D.37℃、5%CO2Standing in incubator for 5-10min until the blood vessel implant block is attached to the bottom of the plate, adding ECM complete culture medium containing 20% FBS, and continuously adding CO2Culturing in an incubator.
E.60 hours right observation of cell growth, vessel implantation removal, 1 liquid change. F. Changing the solution 1 time every 2 days, and subculturing after the cells are fused into a monolayer and spread to the bottom of the hole. And (5) passing to the third generation, and identifying the purity of the endothelial cells by using flow type for subsequent experiments.
(2) Experimental grouping and processing
Culturing the thoraco-abdominal aorta endothelial cells of the mice with wild type and LPA2 deletion respectively. The grouping is as follows: the control group, LPA stimulation group, wherein the LPA stimulation group was further provided with different concentrations of four groups of 1. mu.M, 5. mu.M, 10. mu.M and 20. mu.M, respectively. And normal culture and anoxic culture.
And (3) treatment: media containing different concentrations of LPA were prepared separately and 100. mu.l was added to each well of 96-well plate. The hypoxic group was cultured in an hypoxic box for 6 hours.
(3) Experimental methods
And digesting and transferring the cells to a 96-well plate when the cells cover about 90 percent, culturing in an incubator, changing the culture medium into a serum-free basic culture medium after the cells are attached to the wall, and performing starvation treatment for 24 hours to synchronize the cells. OD determination after 3-4 hours of incubation with CCK-8450nmBaseline levels of cells. Then replacing culture medium with LPA with no or different concentration, culturing for 48 hr, or placing into an anoxic box, culturing for 6 hr, adding CCK-8, culturing for 3-4 hr, and determining OD450nmAnd represents the cell number after stimulation by different concentrations of LPA and the activity of different types of endothelial cells in hypoxic culture.
(4) Results
As shown in a of fig. 6, wild-type endothelial cell proliferation increased with increasing LPA concentration, whereas LPA 2-deficient endothelial cells were non-responsive to LPA stimulation, showing no apparent proliferation. At the same time, LPA2 deletion decreased endothelial cell activity (B in fig. 6).
Example 6
Influence of Lpar2 gene overexpression on vascular homeostasis and cardiac function of mice after myocardial infarction
(1) Establishment of myocardial infarction model of adult mouse
The procedure is as in example 1.
(2) Experimental grouping and processing
a. Wild type mice were divided into two groups, and injected with Ad-Lpar2 (adenoviral vector expressing LPA2) and control Ad-GFP (adenoviral vector expressing GFP), respectively.

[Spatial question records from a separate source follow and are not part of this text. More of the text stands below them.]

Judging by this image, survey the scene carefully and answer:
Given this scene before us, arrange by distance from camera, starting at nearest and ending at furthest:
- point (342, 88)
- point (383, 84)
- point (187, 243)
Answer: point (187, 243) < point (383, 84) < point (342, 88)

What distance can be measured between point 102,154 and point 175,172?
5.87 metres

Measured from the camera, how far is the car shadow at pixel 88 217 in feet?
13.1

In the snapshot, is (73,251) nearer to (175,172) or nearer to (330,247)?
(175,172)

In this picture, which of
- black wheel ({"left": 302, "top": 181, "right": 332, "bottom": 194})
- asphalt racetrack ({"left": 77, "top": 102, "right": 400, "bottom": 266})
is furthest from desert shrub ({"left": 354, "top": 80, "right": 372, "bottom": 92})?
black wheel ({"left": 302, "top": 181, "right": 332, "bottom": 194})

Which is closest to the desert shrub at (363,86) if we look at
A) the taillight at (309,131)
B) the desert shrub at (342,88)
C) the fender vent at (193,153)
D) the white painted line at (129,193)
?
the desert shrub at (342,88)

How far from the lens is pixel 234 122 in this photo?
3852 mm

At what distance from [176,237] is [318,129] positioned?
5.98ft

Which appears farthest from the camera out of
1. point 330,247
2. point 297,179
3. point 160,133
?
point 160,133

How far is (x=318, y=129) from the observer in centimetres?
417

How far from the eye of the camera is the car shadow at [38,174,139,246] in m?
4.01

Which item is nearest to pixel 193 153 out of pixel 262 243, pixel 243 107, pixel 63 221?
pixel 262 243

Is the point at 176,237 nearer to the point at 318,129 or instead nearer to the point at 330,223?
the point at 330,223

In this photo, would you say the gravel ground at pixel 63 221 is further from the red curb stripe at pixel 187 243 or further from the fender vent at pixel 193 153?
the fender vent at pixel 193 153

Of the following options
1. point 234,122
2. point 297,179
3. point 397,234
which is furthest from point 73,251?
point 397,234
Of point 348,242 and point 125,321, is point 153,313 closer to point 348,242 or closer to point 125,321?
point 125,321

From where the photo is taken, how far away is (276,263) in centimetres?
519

b. Grouping the operations: heart peduncle operation: refer to example 1. The sham operation group: a wild mouse of the SPF-grade BALb/c strain is taken, a 7-0 silk thread with a needle is passed through a left anterior descending branch without knotting in the process of constructing a myocardial infarction model according to example 1, and the rest of the myocardial infarction groups are operated.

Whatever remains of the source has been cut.